This commentary focuses on the how topic. Succinctly stated, identifying and using suitable methods with fidelity is essential; and how we teach children should receive priority consideration as a research topic and in matters related to educator practice, professional development and preparation. Achieving general consensus on the importance of effective practices is relatively easy. Indeed, who within our profession or stakeholder groups would argue against working to ensure that teachers are highly skilled and knowledgeable in selecting, using and evaluating the most effectual instructional, management and other methods; and that conducting research leading to even more efficient and effective methods is crucial? Opposing such a declaration would be tantamount to arguing against the need for a more collaborative and united Congress or disagreeing that all countries should aggressively seek ways to support the basic rights of all people. Yet, apart from general consensus on the need for special educators to consistently use effective educational practices with their students (also of course that there is a need to create a more cooperative Congress and just world for all people), there is less than full agreement on particular issues linked to effective practices. There is also little indication this subject is a true priority for many educators. Thus, in spite of general (and often unenthusiastic) consensus among stakeholders on the need for use of maximally effective strategies, major obstacles challenge this enterprise. Achieving agreement on even the most basic questions, including the meaning and characteristics of effective practices and how to facilitate a more effective-practice minded profession, have been major challenges.

■ Dataset extract

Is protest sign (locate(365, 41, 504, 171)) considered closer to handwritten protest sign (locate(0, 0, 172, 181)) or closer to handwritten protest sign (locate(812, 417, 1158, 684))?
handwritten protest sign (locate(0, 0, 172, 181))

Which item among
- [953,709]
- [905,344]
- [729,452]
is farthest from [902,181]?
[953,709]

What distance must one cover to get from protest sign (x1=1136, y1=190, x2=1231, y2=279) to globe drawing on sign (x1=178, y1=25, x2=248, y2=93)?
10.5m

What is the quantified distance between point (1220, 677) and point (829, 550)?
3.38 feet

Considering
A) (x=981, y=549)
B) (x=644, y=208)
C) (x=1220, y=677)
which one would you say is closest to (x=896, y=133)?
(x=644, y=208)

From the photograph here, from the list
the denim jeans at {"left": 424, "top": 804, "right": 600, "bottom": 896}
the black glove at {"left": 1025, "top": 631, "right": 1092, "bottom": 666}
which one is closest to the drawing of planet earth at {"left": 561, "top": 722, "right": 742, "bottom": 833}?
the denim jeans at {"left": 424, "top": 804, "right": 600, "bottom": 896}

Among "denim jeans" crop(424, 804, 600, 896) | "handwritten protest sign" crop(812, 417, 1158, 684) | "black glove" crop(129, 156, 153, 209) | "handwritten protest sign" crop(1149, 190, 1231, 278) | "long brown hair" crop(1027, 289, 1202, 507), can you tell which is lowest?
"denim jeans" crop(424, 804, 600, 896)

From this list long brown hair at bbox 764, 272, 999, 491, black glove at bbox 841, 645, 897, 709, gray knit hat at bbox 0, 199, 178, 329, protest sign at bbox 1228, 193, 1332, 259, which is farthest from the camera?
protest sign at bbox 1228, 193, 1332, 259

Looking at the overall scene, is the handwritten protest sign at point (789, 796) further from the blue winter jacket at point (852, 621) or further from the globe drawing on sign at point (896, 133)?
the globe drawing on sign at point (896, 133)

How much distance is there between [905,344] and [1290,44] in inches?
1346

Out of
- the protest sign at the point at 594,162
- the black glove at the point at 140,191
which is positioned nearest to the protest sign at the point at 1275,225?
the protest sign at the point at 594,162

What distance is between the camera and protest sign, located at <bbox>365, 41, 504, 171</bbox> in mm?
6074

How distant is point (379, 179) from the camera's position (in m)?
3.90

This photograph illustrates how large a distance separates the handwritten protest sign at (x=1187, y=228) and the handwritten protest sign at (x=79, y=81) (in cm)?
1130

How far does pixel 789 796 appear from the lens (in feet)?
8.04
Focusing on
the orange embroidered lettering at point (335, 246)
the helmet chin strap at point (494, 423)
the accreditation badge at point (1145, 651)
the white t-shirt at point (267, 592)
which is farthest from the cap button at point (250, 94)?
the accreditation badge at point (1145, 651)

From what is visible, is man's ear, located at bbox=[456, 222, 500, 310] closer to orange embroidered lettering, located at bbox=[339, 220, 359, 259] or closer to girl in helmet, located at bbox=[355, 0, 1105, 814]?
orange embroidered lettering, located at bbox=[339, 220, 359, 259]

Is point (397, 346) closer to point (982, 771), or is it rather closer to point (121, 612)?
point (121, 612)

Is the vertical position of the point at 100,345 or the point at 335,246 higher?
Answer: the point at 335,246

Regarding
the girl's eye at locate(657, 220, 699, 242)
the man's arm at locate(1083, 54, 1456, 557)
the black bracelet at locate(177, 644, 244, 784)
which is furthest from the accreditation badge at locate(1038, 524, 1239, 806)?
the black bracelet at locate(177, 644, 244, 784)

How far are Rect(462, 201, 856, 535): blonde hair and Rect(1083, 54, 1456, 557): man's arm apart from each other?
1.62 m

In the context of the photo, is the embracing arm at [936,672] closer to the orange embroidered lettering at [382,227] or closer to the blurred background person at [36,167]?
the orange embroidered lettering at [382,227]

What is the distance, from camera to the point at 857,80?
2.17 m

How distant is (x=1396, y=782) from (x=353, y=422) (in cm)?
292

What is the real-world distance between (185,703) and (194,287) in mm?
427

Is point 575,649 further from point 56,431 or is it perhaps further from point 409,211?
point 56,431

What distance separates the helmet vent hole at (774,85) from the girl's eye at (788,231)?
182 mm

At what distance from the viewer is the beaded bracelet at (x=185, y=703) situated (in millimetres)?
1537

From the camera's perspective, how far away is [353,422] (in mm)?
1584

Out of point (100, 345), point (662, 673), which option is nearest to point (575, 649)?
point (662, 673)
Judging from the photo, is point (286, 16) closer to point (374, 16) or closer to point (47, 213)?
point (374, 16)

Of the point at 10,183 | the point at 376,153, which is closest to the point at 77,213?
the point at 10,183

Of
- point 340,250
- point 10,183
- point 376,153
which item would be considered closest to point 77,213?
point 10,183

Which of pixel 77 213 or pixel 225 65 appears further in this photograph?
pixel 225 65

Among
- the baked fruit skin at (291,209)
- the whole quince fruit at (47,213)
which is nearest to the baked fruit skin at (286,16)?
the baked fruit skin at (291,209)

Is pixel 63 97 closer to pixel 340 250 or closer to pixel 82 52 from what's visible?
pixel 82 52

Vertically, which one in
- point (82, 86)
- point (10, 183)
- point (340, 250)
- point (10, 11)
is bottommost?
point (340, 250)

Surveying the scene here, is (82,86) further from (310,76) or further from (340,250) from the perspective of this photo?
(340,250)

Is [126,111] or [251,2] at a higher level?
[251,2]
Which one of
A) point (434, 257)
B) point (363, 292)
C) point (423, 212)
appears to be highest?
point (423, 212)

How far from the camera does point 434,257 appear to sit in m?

■ Set of tasks
- a) In the commentary on effective practices, what has been a major challenge alongside facilitating a more effective-practice minded profession?
- b) Extract every line of the records that contains the string "lettering", treating uppercase and lowercase letters as different.

■ Final answers
- a) Achieving agreement on the meaning and characteristics of effective practices.

- b)
the orange embroidered lettering at point (335, 246)
From what is visible, is man's ear, located at bbox=[456, 222, 500, 310] closer to orange embroidered lettering, located at bbox=[339, 220, 359, 259] or closer to girl in helmet, located at bbox=[355, 0, 1105, 814]?
orange embroidered lettering, located at bbox=[339, 220, 359, 259]
In the context of the photo, is the embracing arm at [936,672] closer to the orange embroidered lettering at [382,227] or closer to the blurred background person at [36,167]?
the orange embroidered lettering at [382,227]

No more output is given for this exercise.